[给定文本]:
━━━━━━━━━━

MapReduce自己编写Wordcount程序

1、准备数据文件,并且上传到HDFS上,路径/input/wordcount.txt

wordcount.txt

Hello Hadoop
Hello BigData
Hello Spark
Hello Flume
Hello Kafka

 

2、编写Wordcount代码

这里用户可以输入三个参数,分别为应用的名称、数据文件的路径、结果的输出路径

package ls.wordcount;

import org.apache.hadoop.conf.Configuration;
import org.apache.hadoop.fs.Path;
import org.apache.hadoop.io.IntWritable;
import org.apache.hadoop.io.Text;
import org.apache.hadoop.mapreduce.Job;
import org.apache.hadoop.mapreduce.Mapper;
import org.apache.hadoop.mapreduce.Reducer;
import org.apache.hadoop.mapreduce.lib.input.FileInputFormat;
import org.apache.hadoop.mapreduce.lib.input.NLineInputFormat;
import org.apache.hadoop.mapreduce.lib.output.FileOutputFormat;

import java.io.IOException;
import java.util.StringTokenizer;

public class WordCount {
	
	public static class TokenizerMapper extends  Mapper<Object, Text, Text, IntWritable> {

		private final static IntWritable one = new IntWritable(1);
		private Text word = new Text();
		
		public void map(Object key, Text value, Context context)
		        throws IOException, InterruptedException {
		    StringTokenizer itr = new StringTokenizer(value.toString());
		    while (itr.hasMoreTokens()) {
		        word.set(itr.nextToken());
		        context.write(word, one);
		    }
		}
	}
	 public static class IntSumReducer extends Reducer<Text, IntWritable, Text, IntWritable> {
		 private IntWritable result = new IntWritable();
		
		 public void reduce(Text key, Iterable<IntWritable> values,
		         Context context) throws IOException, InterruptedException {
		     int sum = 0;
		     for (IntWritable val : values) {
		         sum += val.get();
		     }
		     result.set(sum);
		     context.write(key, result);
		 }
	 }
	
	 public static void main(String[] args) throws Exception {
		if (args == null || args.length < 3) {
			args[0] = "wordcount";
			args[1] = "/input/word.txt";
			args[2] = "/output/wordcountpara1";
		}
	        Configuration conf = new Configuration();
	        Job job = Job.getInstance(conf, args[0]);
	        job.setJarByClass(WordCount.class);
	        job.setMapperClass(TokenizerMapper.class);
	        job.setCombinerClass(IntSumReducer.class);
	        job.setReducerClass(IntSumReducer.class);
	        job.setOutputKeyClass(Text.class);
	        job.setOutputValueClass(IntWritable.class);
	        job.setInputFormatClass(NLineInputFormat.class);
	        // 输入文件路径
	        FileInputFormat.addInputPath(job, new Path(args[1]));
	        // 输出文件路径
	        FileOutputFormat.setOutputPath(job, new Path(args[2]));
	        System.exit(job.waitForCompletion(true) ? 0 : 1);
	    }
}

3、打成jar包上传服务器本地(不需要上传到HDFS上)

━━━━━━━━━━

[输入数据]:
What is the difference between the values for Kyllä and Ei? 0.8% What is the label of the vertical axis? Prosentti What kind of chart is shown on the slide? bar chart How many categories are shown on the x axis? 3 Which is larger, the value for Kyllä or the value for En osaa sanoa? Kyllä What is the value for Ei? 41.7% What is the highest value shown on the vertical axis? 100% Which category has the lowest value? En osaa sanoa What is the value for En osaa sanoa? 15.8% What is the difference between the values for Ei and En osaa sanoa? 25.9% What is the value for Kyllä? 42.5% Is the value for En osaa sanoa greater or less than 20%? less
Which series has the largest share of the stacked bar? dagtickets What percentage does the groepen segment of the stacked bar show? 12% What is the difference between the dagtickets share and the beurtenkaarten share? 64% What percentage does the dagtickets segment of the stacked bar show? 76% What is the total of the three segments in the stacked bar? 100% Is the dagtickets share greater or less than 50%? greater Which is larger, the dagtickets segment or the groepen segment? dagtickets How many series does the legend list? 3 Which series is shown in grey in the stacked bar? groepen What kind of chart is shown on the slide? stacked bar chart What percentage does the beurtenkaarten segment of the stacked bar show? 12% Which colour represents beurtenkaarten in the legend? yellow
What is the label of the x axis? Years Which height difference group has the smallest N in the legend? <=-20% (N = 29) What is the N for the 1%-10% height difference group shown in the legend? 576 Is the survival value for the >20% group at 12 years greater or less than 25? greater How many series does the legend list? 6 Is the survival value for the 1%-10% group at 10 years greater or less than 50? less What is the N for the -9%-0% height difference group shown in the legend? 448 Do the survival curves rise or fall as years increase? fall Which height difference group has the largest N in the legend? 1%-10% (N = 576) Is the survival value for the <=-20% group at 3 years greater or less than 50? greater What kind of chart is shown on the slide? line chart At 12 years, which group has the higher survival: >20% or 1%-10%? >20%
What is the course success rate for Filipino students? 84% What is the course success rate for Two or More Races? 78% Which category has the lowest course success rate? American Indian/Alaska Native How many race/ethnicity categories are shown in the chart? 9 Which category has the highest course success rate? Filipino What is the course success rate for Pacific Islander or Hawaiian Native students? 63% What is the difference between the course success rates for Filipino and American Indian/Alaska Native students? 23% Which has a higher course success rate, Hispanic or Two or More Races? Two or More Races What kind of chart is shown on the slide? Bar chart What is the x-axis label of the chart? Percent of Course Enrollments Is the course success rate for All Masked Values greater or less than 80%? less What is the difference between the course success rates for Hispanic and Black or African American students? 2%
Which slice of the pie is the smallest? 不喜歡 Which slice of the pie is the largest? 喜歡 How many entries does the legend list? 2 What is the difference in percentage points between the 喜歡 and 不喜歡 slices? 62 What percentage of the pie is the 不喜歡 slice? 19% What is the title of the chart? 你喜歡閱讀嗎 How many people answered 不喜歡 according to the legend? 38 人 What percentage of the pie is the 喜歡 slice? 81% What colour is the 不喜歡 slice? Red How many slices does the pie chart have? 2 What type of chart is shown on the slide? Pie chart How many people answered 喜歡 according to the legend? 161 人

━━━━━━━━━━

[任务说明]:
接着写那篇讲用MapReduce编写Wordcount程序的文本，从它最后一句之后续写下去。 这些记录与前面的文本并无关联。

[参考答案]:
在maven上进行package,在pom.xml加入下面的内容

主要是添加主类的入口

<mainClass>ls.wordcount.WordCount</mainClass>

 <build>
        <plugins>
            <plugin>
                <groupId>org.apache.maven.plugins</groupId>
                <artifactId>maven-jar-plugin</artifactId>
                <configuration>

                    <archive>
                        <manifest>
                            <mainClass>ls.wordcount.WordCount</mainClass>
                            <addClasspath>true</addClasspath>
                            <classpathPrefix>lib/</classpathPrefix>
                        </manifest>

                    </archive>
                    <classesDirectory>
                    </classesDirectory>
                </configuration>
            </plugin>
        </plugins>
    </build>

4、运行

hadoop jar /root/mapreduce_learn/wordcount/ls-hadoop-1.0-SNAPSHOT.jar wordcountpara /input/word.txt   /output/wordcountpara1.txt

[root@node1 wordcount]# hadoop jar /root/mapreduce_learn/wordcount/ls-hadoop-1.0-SNAPSHOT.jar wordcountpara /input/word.txt   /output/wordcountpara1.txt
18/09/09 10:54:49 WARN util.NativeCodeLoader: Unable to load native-hadoop library for your platform... using builtin-java classes where applicable
18/09/09 10:54:50 INFO client.RMProxy: Connecting to ResourceManager at node1/192.168.254.101:8032
18/09/09 10:54:51 WARN mapreduce.JobResourceUploader: Hadoop command-line option parsing not performed. Implement the Tool interface and execute your application with ToolRunner to remedy this.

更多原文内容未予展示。